Jeremy Corbyn's Realpolitik: the Customs Union and EU

For more than twenty-five years (or over forty years if we include the the UK's membership of the European Economic Community), Jeremy Corbyn saw the European Union as a “bankers' club”.

This means that Corbyn is still well aware that the EU could prove to be problematic when it comes to his Radical Socialism project. Specifically and to take just one very-recent example, a Labour Party source has only just said that that his Party would ask for “exemptions” to stop the EU blocking Corbyn's plans to nationalise various - and possibly many - industries.

In numerous respects, Corbyn has always been fundamentally against the EU. There are quotes galore which explicitly show this. Here's just one from that large pile:

I assure him that at least 60 Labour Members voted against the Bill... [and] they will vote against the Maastricht treaty again tonight, primarily because it takes away from national Parliaments the power to set economic policy and hands it over to an unelected set of bankers...”

When Corbyn became leader of the Labour Party in September 2015, he quickly realised that the Labour Party was full of committed EUphiles. (I used the term “EUphiles” rather than “Europhiles” because I don't like the latter word and its implications.) Indeed rather than seeing the EU as a “capitalists' club”, these EUphiles see it as a Progressive Club. Indeed some even see it as the best way of insuring socialist (or “progressive”) legislation through the back door (as it were). And if you add to that the EU's commitment to “open borders”, then you can see Corbyn's problem.

Despite saying all that, the EU's commitment to open borders is largely driven by economic – i.e., “capitalist”! - factors, not by International Socialist ideology (as it is when it comes to Corbyn and most Corbynites).

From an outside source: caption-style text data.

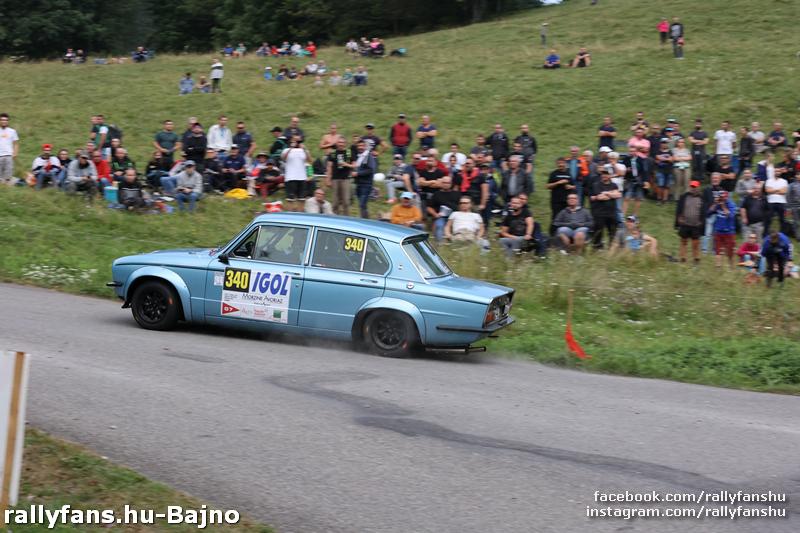 RallyFans.hu-14562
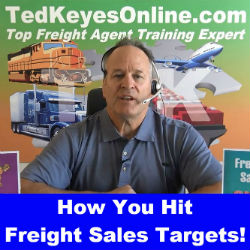 How You Hit Freight Sales Targets!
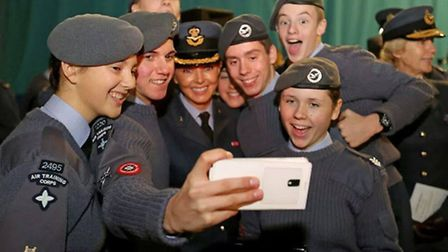 Joe Goodman takes a selfie with Carol Vorderman and some other cadets.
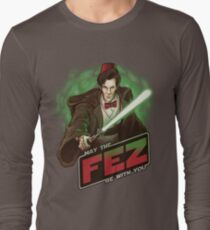 May the Fez be With You Long Sleeve T-Shirt
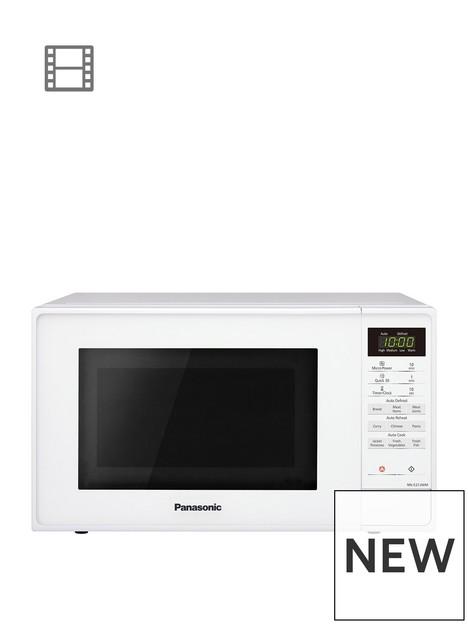 panasonic-nn-e27jwmbpq-microwave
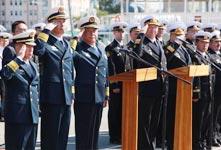 中俄海上联演正式开始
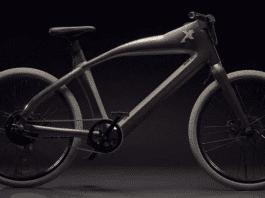 Иновативен електрически велосипед разпознава лица
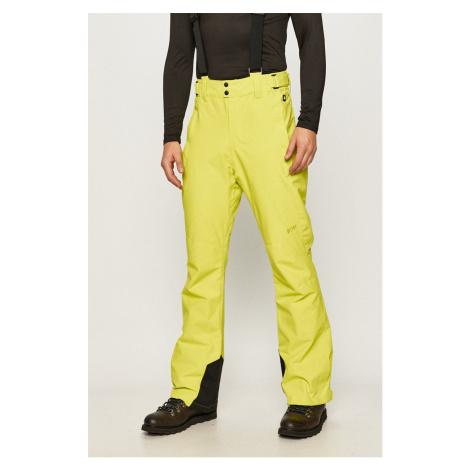 Protest - Kalhoty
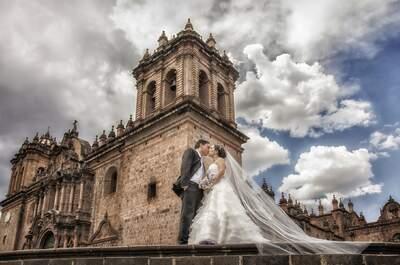 Créditos: Renzo Núñez Melgar Fotografía
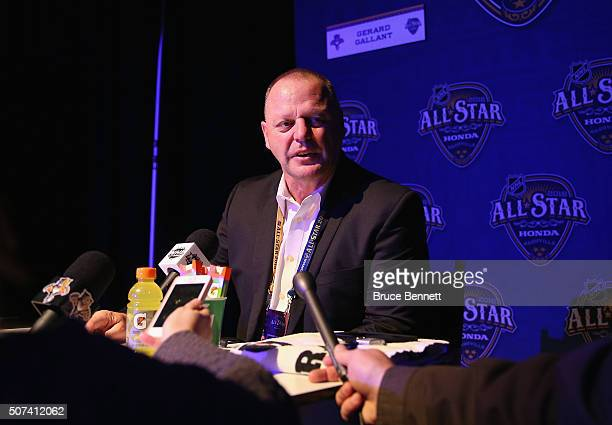 Head coach Gerard Gallant of the Florida Panthers speaks during Media Day for the 2016 NHL AllStar Game at Bridgestone Arena on January 29 2016 in...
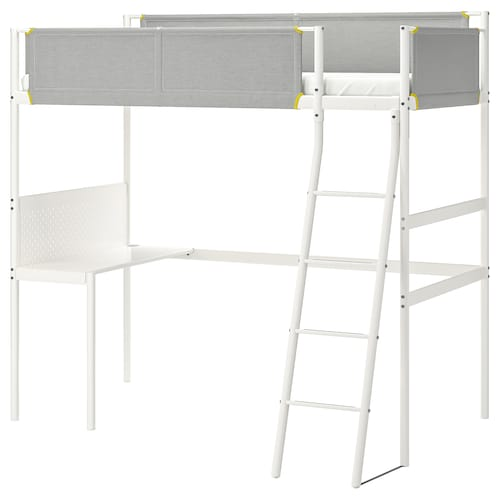 VITVAL loft bed frame with desk top white/light grey 45 cm 135 cm 207 cm 97 cm 95 cm 73 cm 195 cm 150 cm 100 kg 200 cm 90 cm 13 cm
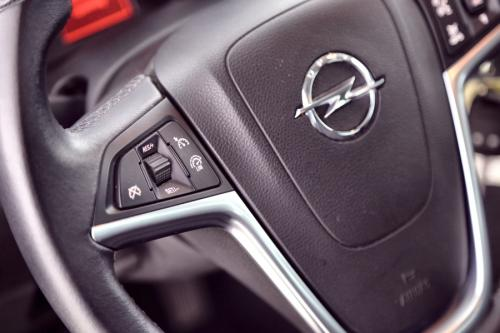 OPEL Astra SPORTS TOURER 1.6 CDTI + GPS + AIRCO + CRUISE + PDC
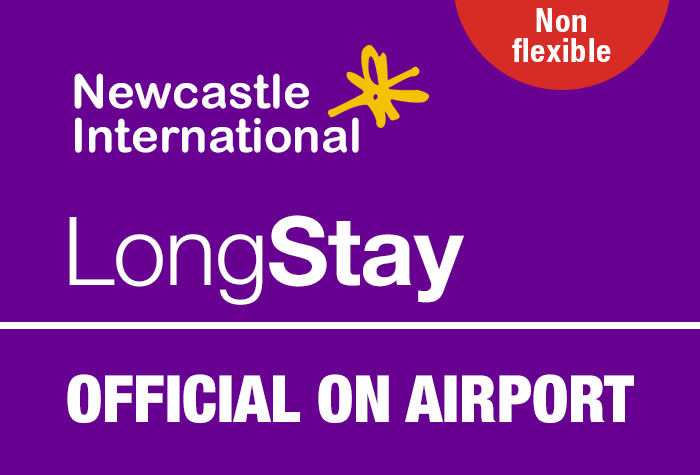 Newcastle Airport Long Stay Car Park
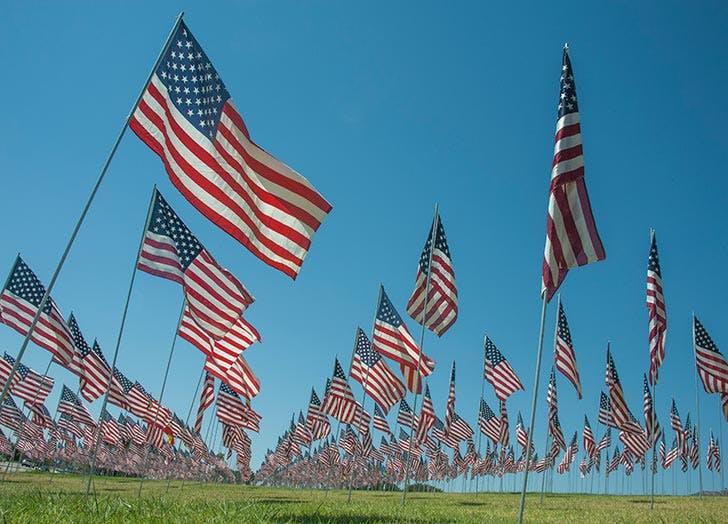 pepperdine flag memorial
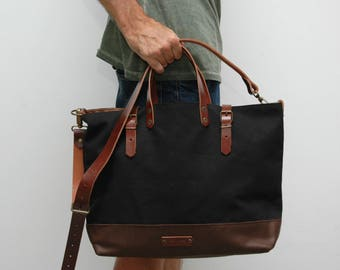 waxed canvas bag/tote bag/ with leather handles and closures,black/chocolatte color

So despite Corbyn's realpolitik, it's hardly surprising that he hasn't entirely pleased all Labour Party Remainers. Yes, they believe that Corbyn should have backed remaining in the single market/EU; not only a customs union.

Nonetheless, it's true that even some Corbynites are also hardcore EUphiles. It's simply the case that they see the EU very differently to how Corbyn sees it. They may well have the same dreams about what the EU can politically and legally achieve in the future. However, the positions of Labour Party Remainers on what the EU actually is are radically at odds with Corbyn's.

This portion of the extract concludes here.